### [PROBLEM TO SOLVE]
Extract every line in the listing below that contains the word "What". Case counts.
## START DATA LINES
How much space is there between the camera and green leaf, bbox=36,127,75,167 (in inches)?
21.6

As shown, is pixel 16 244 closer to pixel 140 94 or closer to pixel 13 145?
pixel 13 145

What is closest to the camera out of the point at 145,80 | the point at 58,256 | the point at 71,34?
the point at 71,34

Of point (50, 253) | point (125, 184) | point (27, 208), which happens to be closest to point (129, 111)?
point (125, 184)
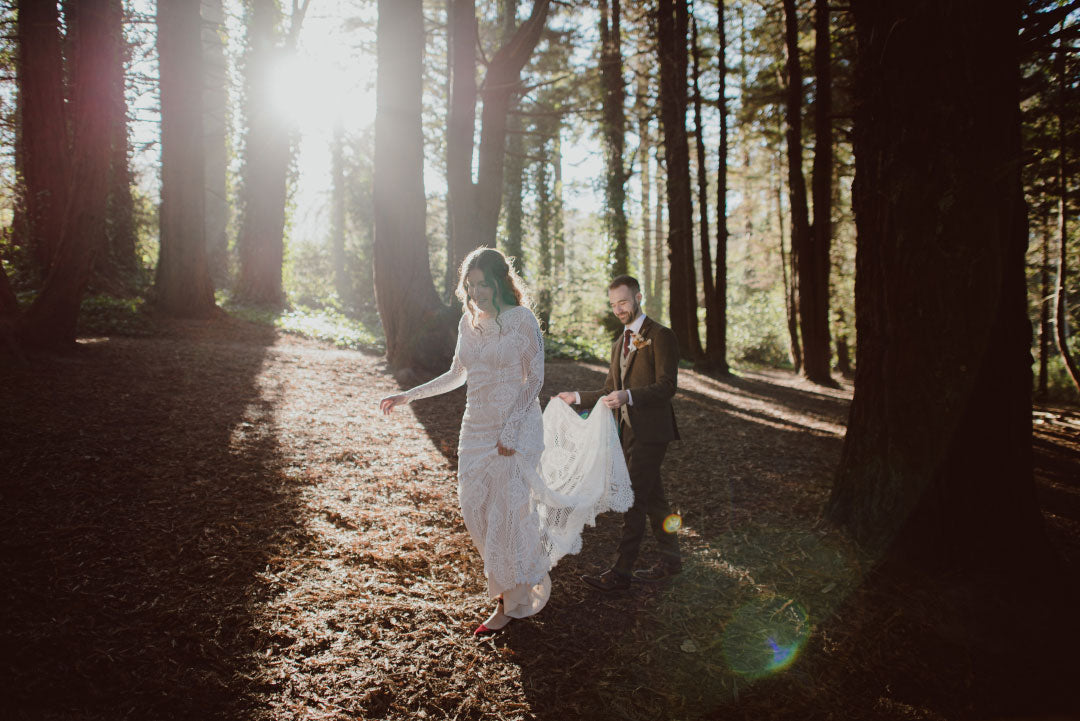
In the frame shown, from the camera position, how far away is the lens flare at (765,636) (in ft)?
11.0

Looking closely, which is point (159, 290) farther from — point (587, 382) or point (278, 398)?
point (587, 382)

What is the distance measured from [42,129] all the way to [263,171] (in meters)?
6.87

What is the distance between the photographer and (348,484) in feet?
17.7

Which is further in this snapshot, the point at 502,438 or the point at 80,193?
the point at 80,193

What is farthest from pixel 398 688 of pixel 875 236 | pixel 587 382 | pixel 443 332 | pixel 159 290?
## END DATA LINES
## START DATA LINES
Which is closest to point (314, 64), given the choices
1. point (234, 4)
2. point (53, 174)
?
## END DATA LINES
### [EXERCISE SOLUTION]
What is closest to the camera out of the point at 145,80 | the point at 58,256 | the point at 71,34?
What is the distance measured from [42,129] all the way to [263,171] (in meters)?
What is the distance between the photographer and (348,484) in feet?
What is farthest from pixel 398 688 of pixel 875 236 | pixel 587 382 | pixel 443 332 | pixel 159 290?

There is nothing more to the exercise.